The Success of the Airlift

Airlift-End.jpg
Airbridge to Berlin. Courtesy: D.M. Giangreco

At the beginning of the airlift, the conventional wisdom on both the Allied and Soviet sides was that Berlin could not be supplied indefinitely by air, that it would only be a matter of time before the city fell. But over the winter that calculation changed, and as a new year dawned it became increasingly clear it was the Russian blockade, and not the Western airlift, that would fail.

A Winter's Thaw
 In November 1948 a new airport opened in the French sector of West Berlin, greatly enhancing the airlift's capacity. And bolstered by the efforts of American General William Tunner, a man who seemed born to increase operational efficiency, tonnage totals continued to rise. Thanksgiving saw more than 6,000 tons delivered, and by the end of 1948, 100,000 flights had been completed. Aided by an exceptionally mild winter with frequent fog but few hard frosts, the Allies set new records in January, delivering more than 170,000 tons that month. Daily supplies were now running consistently above Berlin's subsistence level of 4,500 tons, and at the end of January, the Soviets began to get the message.

Avoiding the Currency Issue
 Answering press questions as to what it would take to end the blockade, Joseph Stalin conspicuously failed to mention the Western deutschmark, the very currency whose introduction had supposedly precipitated the Soviet clampdown. In February a new daily airlift record was set — 8,000 tons — and the U.S. representative to the United Nations, Philip Jessup, began informal talks with his Soviet counterpart. In March Jessup received word that the blockade could well be ended soon; that same month a new delivery record of nearly 200,000 tons was set.

The Easter Parade
 Although overall signs were certainly encouraging, Tunner hated complacency among his pilots, frequently engineering friendly competition between various units as to who could get the most tonnage to Berlin. In early spring Tunner hit on a plan to shatter past records with a 24-hour blitz that would aim to deliver 10 tons a minute. It would run between noon on April 16 and April 17, which was Easter Sunday, and would be "an Easter present for the people of Berlin." When the time came, the Allied fleet, which now numbered nearly 400 aircraft, did not disappoint; nearly 4,000 take-offs and landings occurred during that period, an average of roughly one every 36 seconds, and almost 13,000 tons were delivered.

The End
 A little more than a week later, the Soviet news agency TASS announced that the Russians were amenable to lifting their blockade, and the U.S. State Department said the "way appear[ed] clear" for it to end. Delegates from the four occupying powers in Berlin announced on May 4 that the blockade would end eight days later, and at one minute past midnight on May 12, Soviet barricades at the border with West Germany went up and the first British land convoy in nearly a year began to make its way to Berlin.

Heroes of the Airlift
 The first train from the west arrived in the city just after 5:30 a.m., and by 11 that morning hundreds of thousands of people had gathered to celebrate the victory and toast American General Lucius Clay, who told them they were as much the heroes of the airlift as the pilots. With tears streaming down his face, Clay then stood and received the crowd's cheers in silence. Operation Vittles would continue for a few more months, just to make sure enough supplies were stockpiled to forestall further Soviet threats. But on September 30, the 276,926th and final flight of the airlift touched down in Berlin. At last, the work was done.
::::::::::
▶ **Stated problem 1**
Which lines of the rows contain the word "farthest"? Copy each of them in full.
The rows have no connection to the Berlin Airlift passage.

▶ **Image-based spatial reasoning rows**
::::::::::
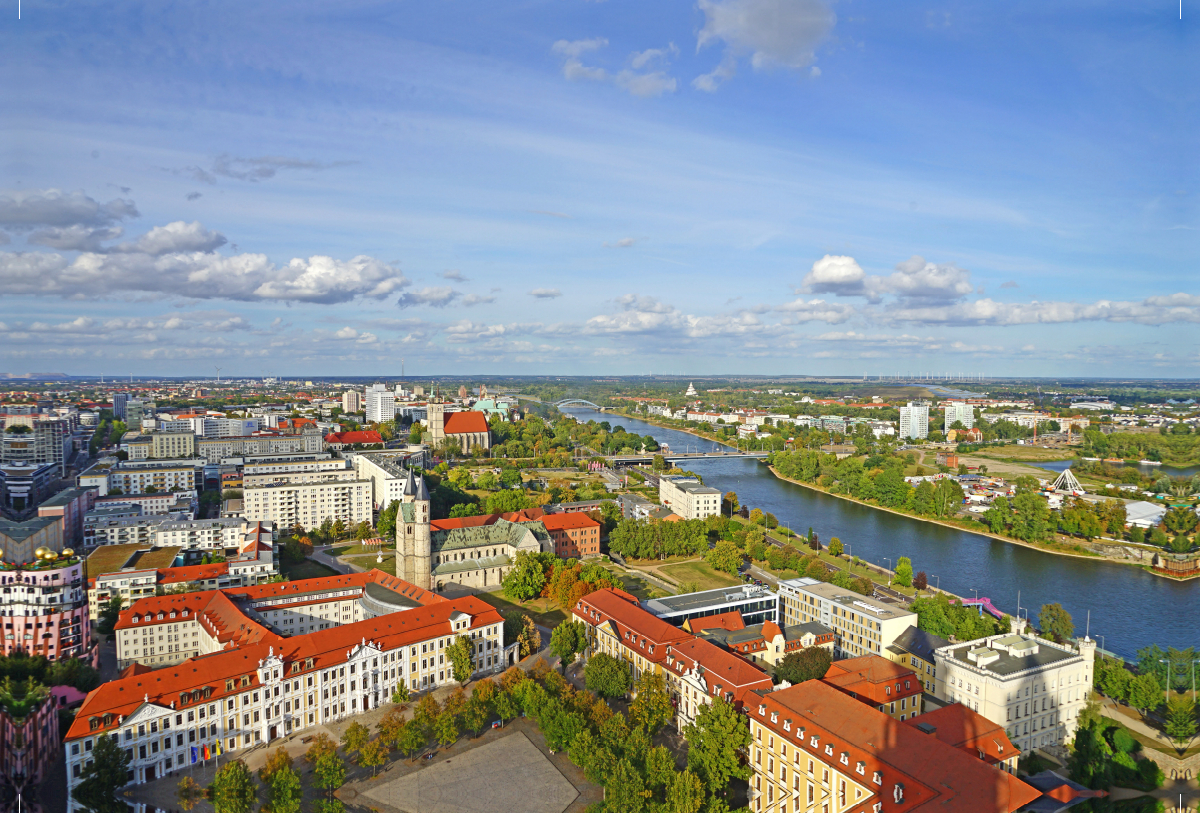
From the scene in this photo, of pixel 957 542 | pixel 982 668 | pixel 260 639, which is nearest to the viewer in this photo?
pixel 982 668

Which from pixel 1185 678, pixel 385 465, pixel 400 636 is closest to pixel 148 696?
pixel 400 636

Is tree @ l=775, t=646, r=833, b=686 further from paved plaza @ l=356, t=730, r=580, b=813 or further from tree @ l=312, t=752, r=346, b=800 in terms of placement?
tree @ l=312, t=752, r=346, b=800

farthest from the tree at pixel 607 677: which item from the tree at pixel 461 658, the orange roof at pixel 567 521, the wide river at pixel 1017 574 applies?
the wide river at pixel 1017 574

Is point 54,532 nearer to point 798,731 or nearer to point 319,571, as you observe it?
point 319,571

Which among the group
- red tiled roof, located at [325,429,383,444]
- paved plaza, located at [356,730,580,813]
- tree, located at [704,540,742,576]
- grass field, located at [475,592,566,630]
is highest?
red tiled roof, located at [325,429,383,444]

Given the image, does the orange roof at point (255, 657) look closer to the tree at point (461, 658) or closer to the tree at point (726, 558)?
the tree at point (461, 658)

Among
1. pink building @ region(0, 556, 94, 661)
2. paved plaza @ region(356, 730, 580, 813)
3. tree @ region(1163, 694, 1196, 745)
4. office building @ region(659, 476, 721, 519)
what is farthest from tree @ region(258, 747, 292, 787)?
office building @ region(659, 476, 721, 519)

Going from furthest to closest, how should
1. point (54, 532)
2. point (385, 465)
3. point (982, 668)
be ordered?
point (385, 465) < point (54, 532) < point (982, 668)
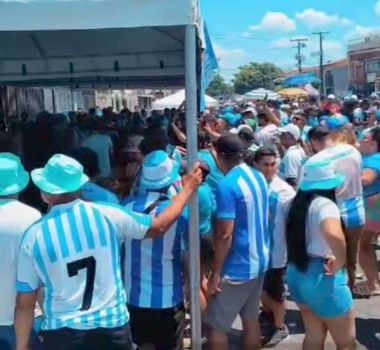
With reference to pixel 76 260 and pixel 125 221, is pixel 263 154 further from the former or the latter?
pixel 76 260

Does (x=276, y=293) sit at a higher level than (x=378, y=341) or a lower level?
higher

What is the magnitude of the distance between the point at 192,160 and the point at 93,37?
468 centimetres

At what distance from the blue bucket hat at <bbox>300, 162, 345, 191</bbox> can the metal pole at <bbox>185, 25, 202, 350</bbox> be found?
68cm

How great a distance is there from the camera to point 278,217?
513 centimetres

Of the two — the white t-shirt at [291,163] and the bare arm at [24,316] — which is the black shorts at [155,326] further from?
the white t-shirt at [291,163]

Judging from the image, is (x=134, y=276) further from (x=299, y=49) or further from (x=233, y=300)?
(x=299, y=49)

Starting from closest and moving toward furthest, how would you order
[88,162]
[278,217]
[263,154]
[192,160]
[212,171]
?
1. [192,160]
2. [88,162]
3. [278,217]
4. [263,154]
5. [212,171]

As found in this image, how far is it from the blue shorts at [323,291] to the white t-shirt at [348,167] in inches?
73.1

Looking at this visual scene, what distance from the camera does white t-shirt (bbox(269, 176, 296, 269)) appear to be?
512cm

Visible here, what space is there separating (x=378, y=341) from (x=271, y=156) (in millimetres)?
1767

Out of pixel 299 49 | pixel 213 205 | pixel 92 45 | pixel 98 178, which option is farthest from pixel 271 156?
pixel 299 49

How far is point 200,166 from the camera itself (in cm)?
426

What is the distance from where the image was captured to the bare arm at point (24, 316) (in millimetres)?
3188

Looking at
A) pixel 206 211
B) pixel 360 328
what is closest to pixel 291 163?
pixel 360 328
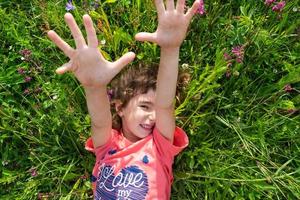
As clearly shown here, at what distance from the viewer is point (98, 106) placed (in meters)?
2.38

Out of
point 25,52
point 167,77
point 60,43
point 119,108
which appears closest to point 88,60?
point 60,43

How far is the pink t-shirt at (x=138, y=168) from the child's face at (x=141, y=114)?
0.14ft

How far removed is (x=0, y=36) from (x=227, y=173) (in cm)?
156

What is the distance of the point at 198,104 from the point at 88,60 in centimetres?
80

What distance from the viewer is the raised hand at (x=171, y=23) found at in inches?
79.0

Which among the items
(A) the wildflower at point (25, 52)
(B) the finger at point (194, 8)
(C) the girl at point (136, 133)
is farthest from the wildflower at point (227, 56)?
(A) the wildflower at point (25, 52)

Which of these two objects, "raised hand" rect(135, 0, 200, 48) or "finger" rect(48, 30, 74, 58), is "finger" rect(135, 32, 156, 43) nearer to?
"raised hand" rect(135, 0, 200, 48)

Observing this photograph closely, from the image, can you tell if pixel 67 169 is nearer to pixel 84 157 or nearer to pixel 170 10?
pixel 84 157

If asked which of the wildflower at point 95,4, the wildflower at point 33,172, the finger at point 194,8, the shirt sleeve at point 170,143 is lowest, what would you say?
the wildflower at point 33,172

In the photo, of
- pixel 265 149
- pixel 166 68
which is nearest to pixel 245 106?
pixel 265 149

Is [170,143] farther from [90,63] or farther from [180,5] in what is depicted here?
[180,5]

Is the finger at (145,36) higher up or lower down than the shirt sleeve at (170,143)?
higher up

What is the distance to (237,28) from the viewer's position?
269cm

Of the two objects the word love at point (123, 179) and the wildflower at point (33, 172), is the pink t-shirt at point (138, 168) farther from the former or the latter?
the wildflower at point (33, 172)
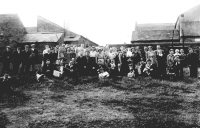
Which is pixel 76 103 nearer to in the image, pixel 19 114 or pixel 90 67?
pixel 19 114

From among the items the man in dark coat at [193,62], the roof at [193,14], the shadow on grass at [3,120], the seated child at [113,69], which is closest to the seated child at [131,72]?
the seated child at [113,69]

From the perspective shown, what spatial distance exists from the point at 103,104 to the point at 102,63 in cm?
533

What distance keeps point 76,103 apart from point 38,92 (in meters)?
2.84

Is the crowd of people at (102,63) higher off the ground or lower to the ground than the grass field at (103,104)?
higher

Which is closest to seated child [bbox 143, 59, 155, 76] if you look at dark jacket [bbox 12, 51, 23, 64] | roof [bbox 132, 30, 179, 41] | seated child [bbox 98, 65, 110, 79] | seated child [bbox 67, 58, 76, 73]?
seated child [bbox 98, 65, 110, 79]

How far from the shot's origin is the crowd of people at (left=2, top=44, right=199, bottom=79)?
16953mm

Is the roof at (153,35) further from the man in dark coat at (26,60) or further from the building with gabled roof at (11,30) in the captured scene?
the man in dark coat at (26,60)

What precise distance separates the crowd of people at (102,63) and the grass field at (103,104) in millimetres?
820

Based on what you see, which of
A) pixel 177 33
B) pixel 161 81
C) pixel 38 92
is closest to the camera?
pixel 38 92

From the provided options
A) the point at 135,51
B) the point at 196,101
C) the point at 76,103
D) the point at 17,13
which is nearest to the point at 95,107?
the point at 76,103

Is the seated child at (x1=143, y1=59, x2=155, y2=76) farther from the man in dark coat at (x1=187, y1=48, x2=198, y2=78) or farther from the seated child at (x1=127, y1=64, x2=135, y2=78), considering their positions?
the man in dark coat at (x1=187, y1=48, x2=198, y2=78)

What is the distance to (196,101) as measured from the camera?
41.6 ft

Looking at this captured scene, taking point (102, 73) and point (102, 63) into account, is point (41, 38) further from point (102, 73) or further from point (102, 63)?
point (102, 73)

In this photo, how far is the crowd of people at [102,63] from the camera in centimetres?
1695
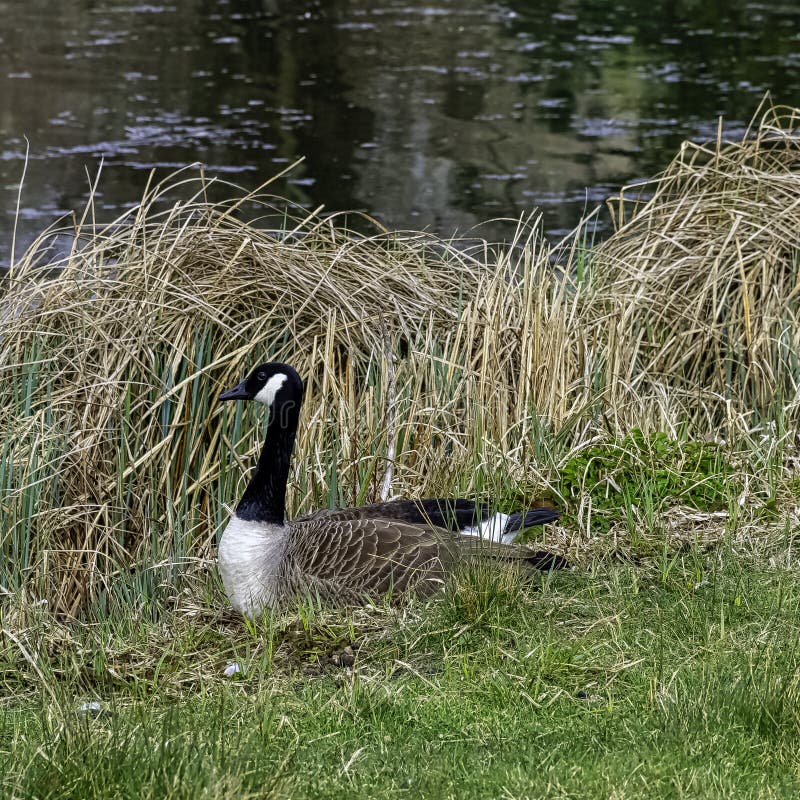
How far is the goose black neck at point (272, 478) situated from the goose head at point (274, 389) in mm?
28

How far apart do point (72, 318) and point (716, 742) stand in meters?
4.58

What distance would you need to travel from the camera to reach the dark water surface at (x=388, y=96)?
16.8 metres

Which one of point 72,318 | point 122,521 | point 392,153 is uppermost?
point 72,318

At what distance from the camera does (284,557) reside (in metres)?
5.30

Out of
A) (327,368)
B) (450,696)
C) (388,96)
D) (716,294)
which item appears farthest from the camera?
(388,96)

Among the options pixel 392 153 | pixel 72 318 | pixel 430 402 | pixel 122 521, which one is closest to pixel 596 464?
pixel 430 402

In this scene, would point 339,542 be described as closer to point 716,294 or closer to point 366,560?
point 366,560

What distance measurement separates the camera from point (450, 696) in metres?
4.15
::::::::::
▶ **Stated problem 2**
Answer these questions from the Berlin Airlift passage:
(a) Where did the new airport that opened in November 1948 stand?
(b) What daily airlift record was set in February?
(c) On what date did the final flight of the airlift touch down in Berlin, and what number was that flight?

▶ **Reply 1**
farthest from the tree at pixel 607 677: which item from the tree at pixel 461 658, the orange roof at pixel 567 521, the wide river at pixel 1017 574 applies?
what is farthest from tree @ region(258, 747, 292, 787)?
Out of pixel 299 49 | pixel 213 205 | pixel 92 45 | pixel 98 178, which option is farthest from pixel 271 156?
is farthest from the wildflower at point (227, 56)?
which item appears farthest from the camera?

▶ **Reply 2**
(a) In the French sector of West Berlin
(b) 8,000 tons
(c) September 30; it was the 276,926th flight